Entries taken from a collection:
-*-*-
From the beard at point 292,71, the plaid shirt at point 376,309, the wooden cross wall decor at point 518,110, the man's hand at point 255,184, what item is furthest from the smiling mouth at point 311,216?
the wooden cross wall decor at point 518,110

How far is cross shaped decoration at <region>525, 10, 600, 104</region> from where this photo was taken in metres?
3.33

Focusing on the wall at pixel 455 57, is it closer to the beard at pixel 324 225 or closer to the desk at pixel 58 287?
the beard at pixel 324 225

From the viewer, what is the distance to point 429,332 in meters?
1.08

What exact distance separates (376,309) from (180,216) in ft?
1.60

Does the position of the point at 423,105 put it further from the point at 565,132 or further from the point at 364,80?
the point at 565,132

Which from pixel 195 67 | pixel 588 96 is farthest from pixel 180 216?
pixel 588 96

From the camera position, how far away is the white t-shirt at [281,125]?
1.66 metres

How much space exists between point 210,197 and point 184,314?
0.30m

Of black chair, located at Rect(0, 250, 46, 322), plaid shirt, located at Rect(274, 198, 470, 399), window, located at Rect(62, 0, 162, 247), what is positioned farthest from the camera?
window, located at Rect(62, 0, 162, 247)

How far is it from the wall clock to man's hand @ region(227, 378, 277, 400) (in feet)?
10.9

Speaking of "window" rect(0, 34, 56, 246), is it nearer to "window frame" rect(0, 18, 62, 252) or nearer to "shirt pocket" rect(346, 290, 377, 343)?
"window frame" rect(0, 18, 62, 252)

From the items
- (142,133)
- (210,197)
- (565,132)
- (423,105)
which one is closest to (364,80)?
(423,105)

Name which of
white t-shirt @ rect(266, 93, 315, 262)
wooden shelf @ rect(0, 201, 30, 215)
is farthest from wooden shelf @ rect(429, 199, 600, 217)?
-*-*-
Can you put the stretch of data from the line containing "From the camera position, how" through the end of the data into a Markdown table, with a "Row" column numbering each line and a "Line" column holding it, skipping blank lines?

| Row | Line |
|---|---|
| 1 | From the camera position, how far away is the white t-shirt at [281,125]? |
| 2 | 1.66 metres |
| 3 | How much space exists between point 210,197 and point 184,314? |
| 4 | 0.30m |
| 5 | Of black chair, located at Rect(0, 250, 46, 322), plaid shirt, located at Rect(274, 198, 470, 399), window, located at Rect(62, 0, 162, 247), what is positioned farthest from the camera? |
| 6 | window, located at Rect(62, 0, 162, 247) |
| 7 | How far is it from the wall clock to man's hand @ region(227, 378, 277, 400) (in feet)? |
| 8 | 10.9 |
| 9 | Speaking of "window" rect(0, 34, 56, 246), is it nearer to "window frame" rect(0, 18, 62, 252) or nearer to "shirt pocket" rect(346, 290, 377, 343)? |
| 10 | "window frame" rect(0, 18, 62, 252) |
| 11 | From the items |
| 12 | - (142,133) |
| 13 | - (210,197) |
| 14 | - (565,132) |
| 15 | - (423,105) |
| 16 | which one is closest to (364,80)? |
| 17 | (423,105) |
| 18 | Name which of |
| 19 | white t-shirt @ rect(266, 93, 315, 262) |
| 20 | wooden shelf @ rect(0, 201, 30, 215) |
| 21 | is farthest from wooden shelf @ rect(429, 199, 600, 217)? |